■ Work to do:
1. Answer these questions about the cubing forum thread:
(a) What does Chris say he lacks the ability to do in this forum?
(b) Which algorithm does 4Chan say cmowla thinks makes him a genius?
(c) What record does waffle=ijm say Michael Gottlieb formerly held?
2. Please carry on the cubing forum thread, starting right after its final post.

■ Selection:
I don't have the ability to delete threads or posts in this forum, but even if I did I think there is a lot of good information in this thread and I don't want to delete material that could be useful to others.

I think Stefan was right. Cmowla I think maybe you were not used to a community like ours, which can be cruel at times to newcomers I will sadly admit that. Not to mention that people, including myself, overreacted to your previous statements. As much as we all hate to admit it, cubing is still just a hobby and I think a lot of us at times take it too seriously, or at least I do that sometimes.

I say no hard feelings, let's all try to muck through this and start out on a better footing. I respect the work you have put into cubing, and though I disagree with selling the results of that work, if that is what you choose to do then that is your choice.

I think this whole strange situation is most likely just a big misunderstanding.

Chris


----------



## 4Chan (Sep 21, 2009)

Hey man, if youre going to leave, do it gracefully.
Thats a rather backhanded farewell.

Maybe there's a reason they're cold to you, its because youre being pretentious, and you think that your 24q algorithm makes you a genius.
You dont deserve praise if you try to put yourself on a pedestal and then run away when you dont get the response you want.


----------



## waffle=ijm (Sep 21, 2009)

lol thread. 

The best part was making fun of Michael Gottlieb. HAHA let's put the former Continental Record holder for 4x4 into his place.  Man that was great.

From everything that I read, I have to the conclusion that you are a pompous ass, with no respect for your fellow cubers. 

kthxbai


----------



## Stefan (Sep 21, 2009)

cmowla said:


> I cannot throw away 100's of hours of work


So don't do that.

■ Given data:
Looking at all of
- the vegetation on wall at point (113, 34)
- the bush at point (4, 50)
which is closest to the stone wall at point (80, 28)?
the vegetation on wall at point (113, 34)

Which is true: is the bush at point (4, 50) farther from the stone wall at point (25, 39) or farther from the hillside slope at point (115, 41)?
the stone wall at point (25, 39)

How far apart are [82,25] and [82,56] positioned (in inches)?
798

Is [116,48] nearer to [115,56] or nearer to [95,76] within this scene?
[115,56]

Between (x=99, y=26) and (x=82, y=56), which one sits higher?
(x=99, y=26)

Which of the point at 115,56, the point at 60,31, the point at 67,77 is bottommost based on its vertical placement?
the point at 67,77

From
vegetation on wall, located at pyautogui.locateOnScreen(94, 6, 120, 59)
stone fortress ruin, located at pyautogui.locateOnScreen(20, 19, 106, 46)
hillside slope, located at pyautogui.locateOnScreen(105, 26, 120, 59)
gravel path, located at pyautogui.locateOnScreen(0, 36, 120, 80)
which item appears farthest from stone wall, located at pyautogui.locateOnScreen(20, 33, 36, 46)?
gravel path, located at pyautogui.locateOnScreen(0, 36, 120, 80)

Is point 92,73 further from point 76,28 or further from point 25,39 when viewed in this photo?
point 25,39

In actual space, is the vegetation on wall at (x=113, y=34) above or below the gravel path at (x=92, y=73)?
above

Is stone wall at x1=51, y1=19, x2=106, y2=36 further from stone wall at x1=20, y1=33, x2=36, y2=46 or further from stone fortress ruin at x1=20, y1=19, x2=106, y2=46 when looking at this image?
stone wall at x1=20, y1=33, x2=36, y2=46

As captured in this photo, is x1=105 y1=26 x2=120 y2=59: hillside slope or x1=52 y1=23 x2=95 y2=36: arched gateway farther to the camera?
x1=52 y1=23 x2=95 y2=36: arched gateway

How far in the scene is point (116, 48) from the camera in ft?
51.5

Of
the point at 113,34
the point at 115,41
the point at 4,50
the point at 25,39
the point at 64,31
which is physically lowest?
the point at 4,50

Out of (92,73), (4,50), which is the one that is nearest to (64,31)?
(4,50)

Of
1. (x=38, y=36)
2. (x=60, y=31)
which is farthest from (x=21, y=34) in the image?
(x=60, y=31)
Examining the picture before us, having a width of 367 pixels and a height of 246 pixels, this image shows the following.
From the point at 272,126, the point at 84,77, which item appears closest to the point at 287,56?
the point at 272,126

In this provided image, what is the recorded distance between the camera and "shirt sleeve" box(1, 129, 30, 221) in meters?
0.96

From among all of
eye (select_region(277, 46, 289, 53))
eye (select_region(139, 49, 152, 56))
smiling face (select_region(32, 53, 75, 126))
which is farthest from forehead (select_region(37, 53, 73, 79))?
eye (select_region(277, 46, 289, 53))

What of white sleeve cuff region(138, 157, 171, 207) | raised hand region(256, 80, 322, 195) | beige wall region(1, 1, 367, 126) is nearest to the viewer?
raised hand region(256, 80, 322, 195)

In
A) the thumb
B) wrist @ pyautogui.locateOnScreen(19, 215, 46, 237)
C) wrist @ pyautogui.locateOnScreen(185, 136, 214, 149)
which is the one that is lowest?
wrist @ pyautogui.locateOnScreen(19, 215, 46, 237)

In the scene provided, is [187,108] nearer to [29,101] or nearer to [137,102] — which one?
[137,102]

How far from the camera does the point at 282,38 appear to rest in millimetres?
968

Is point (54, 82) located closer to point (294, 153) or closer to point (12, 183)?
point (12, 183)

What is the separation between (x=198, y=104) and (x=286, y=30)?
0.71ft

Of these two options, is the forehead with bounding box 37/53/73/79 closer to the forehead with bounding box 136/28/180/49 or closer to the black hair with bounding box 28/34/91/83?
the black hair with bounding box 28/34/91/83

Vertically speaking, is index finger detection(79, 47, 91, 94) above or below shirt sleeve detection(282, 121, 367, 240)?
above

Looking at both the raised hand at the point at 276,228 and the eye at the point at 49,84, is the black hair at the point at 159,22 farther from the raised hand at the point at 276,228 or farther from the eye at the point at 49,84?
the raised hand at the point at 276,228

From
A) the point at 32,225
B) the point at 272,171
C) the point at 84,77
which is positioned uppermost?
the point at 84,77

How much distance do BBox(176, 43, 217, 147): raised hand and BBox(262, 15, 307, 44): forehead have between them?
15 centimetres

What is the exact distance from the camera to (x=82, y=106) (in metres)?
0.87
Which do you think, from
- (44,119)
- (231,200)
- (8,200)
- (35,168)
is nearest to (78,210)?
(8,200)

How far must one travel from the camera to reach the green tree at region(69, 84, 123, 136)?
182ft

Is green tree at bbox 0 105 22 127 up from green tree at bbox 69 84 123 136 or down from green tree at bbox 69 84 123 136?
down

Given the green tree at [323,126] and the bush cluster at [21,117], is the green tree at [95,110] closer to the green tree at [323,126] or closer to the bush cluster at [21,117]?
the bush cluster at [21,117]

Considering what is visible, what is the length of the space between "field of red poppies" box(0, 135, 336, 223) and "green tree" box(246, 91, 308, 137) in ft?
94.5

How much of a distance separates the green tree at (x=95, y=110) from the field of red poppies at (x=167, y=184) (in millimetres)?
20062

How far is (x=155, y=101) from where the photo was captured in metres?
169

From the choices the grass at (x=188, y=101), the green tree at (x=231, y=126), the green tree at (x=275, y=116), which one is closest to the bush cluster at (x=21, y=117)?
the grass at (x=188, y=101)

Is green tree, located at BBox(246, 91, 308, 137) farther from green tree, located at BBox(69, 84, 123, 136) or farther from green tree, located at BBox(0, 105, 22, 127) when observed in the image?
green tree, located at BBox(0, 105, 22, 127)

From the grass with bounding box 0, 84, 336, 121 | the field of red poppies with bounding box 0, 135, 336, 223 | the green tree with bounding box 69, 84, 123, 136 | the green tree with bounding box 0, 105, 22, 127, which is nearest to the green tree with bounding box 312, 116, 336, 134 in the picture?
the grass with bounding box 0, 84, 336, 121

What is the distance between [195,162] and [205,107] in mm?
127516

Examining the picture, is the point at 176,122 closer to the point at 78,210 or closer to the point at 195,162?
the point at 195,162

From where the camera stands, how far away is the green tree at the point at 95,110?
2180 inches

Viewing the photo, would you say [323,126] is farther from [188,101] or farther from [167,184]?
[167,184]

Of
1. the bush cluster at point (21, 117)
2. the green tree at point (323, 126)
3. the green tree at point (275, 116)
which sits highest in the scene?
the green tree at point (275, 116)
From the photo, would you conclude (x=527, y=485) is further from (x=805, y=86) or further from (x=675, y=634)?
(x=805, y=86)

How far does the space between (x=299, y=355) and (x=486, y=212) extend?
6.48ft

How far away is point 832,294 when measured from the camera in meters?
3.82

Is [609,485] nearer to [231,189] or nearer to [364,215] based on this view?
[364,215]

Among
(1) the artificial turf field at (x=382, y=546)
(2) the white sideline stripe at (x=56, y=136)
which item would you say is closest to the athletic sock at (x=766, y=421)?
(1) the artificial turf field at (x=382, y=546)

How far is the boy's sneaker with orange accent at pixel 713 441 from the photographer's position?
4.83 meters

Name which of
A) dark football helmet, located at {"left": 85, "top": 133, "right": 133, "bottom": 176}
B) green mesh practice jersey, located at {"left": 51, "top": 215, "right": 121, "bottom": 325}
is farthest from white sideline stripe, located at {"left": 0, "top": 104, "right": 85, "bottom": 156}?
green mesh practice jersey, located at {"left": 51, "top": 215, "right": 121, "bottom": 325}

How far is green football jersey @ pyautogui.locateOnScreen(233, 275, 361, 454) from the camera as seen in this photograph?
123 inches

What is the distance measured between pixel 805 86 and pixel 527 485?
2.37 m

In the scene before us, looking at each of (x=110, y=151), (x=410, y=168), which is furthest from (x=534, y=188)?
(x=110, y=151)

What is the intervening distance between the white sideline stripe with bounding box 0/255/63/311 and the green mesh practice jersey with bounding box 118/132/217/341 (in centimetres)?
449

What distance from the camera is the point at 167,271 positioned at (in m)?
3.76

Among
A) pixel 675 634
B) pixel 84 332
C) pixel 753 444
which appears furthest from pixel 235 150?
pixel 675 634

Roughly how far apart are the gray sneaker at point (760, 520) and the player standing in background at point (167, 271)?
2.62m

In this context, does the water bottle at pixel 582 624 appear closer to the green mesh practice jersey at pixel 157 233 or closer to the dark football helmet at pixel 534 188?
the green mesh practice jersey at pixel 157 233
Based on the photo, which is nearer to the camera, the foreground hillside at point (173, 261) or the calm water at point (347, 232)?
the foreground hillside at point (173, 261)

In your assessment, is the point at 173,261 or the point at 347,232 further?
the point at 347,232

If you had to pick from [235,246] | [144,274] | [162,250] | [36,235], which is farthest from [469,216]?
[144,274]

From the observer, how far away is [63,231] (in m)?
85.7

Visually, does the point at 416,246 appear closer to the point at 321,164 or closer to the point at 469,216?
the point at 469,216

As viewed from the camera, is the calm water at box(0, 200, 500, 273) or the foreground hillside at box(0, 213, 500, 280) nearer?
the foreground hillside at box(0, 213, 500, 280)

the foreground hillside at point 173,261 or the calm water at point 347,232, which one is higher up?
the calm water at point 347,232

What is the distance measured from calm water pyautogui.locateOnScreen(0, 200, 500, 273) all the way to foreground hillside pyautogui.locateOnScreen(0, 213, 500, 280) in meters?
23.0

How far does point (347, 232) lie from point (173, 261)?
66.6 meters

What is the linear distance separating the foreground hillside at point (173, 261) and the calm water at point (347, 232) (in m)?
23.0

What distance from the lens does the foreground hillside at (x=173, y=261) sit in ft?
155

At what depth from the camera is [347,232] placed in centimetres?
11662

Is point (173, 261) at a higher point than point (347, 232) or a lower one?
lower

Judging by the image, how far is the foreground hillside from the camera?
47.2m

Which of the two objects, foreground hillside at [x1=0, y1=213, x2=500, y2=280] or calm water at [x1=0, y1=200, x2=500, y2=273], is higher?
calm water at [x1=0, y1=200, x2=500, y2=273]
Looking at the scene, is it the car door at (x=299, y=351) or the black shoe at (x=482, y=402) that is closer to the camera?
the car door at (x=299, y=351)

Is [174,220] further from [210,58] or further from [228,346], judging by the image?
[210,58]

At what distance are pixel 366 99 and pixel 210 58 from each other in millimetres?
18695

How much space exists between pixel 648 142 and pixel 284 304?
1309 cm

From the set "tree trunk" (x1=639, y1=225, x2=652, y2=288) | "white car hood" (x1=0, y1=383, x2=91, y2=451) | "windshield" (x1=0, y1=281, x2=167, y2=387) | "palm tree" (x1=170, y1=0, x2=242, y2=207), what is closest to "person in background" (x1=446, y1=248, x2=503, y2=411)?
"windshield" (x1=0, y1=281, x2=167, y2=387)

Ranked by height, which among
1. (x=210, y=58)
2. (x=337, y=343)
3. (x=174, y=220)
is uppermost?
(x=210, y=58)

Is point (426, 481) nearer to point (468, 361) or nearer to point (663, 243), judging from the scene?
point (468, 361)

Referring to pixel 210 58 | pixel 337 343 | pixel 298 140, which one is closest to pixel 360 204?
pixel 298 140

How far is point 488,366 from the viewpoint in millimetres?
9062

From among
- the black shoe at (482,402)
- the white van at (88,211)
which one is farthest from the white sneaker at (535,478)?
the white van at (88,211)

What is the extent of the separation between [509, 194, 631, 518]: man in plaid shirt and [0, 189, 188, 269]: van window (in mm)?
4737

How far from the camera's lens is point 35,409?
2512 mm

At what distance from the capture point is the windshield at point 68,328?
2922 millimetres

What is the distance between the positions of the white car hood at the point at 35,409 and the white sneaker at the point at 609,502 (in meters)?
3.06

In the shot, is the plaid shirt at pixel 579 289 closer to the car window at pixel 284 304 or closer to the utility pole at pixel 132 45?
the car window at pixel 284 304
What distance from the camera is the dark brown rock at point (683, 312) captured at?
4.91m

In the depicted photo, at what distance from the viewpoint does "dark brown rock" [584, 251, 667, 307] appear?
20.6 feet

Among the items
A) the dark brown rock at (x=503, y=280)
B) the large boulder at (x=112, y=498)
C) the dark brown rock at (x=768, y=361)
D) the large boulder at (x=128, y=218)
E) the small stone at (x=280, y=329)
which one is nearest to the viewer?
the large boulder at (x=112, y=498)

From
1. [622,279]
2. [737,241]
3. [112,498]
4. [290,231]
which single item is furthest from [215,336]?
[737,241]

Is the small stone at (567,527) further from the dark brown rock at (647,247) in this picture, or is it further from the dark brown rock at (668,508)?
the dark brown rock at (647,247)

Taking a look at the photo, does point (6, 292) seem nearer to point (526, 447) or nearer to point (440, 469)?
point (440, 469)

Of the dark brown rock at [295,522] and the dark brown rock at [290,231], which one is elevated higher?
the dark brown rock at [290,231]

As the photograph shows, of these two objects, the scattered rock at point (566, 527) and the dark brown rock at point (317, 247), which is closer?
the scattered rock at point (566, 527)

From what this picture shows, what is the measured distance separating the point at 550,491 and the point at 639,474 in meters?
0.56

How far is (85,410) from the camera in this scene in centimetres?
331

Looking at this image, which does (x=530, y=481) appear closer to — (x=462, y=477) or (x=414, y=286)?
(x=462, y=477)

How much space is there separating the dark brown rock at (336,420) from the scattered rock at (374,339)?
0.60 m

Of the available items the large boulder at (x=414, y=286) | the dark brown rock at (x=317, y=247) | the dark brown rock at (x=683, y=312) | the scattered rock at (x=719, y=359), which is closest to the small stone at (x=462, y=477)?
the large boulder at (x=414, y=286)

■ Task results:
1.
(a) Delete threads or posts.
(b) His 24q algorithm.
(c) The Continental Record for 4x4.

2.
----------



## Christopher Mowla (Sep 21, 2009)

I am sorry Chris, but I cannot be apart of this site anymore. (As a matter of fact, I deleted all of my posts in these threads).

As long as this cubing community approaches new commers and (even each other) like this, if there ever is someone like me who wants to bring something new and valid, he or she will not find it worth it.

The very fact that I want wadges for my knowledge should show people that it is something good.

Worst of all, all wished for the worst for me. They indirectly said, "I hope you fail in selling your book because you are not willing to give it to me for free". That is greed.

The reason I even found the 24q alg was not because I wanted to make money. I wanted to see for sure if 25q was the briefest alg.

In my research I initially found a 27q, but over time, reduced it to 24q (with logic of course).

However, if I never did find an alg less than 25q, then I would pay a lot of money to not only get the alg, but how to derive such a thing.

I wonder if anyone who responded to me rudely thought about that? I would pay money to know this if any of them would have found it. Knowledge is like gold to me, especially about the single edge correction on the greatest toy ever invented (as you so elligantly put it).


----------



## Stefan (Sep 21, 2009)

cmowla said:


> I cannot be apart of this site anymore.


LOL at that typo.



cmowla said:


> The very fact that I want wadges for my knowledge should show people that it is something good.


WAHAHAHAHA, you're killing me!



cmowla said:


> Worst of all, all wished for the worst for me. They indirectly said, "I hope you fail in selling your book because you are not willing to give it to me for free". *That* is greed.


<rofl waving white flag>


----------



## piemaster (Sep 21, 2009)

lol thread, my stomach hurts from laughing.  This really brightened up my day.


----------



## piemaster (Sep 21, 2009)

StefanPochmann said:


> cmowla said:
> 
> 
> > I cannot be apart of this site anymore.
> ...



rofl rofl rofl rofl! You're killing me man, stoppit!


----------



## Christopher Mowla (Sep 21, 2009)

Cubes=Life said:


> Hey man, if youre going to leave, do it gracefully.
> Thats a rather backhanded farewell.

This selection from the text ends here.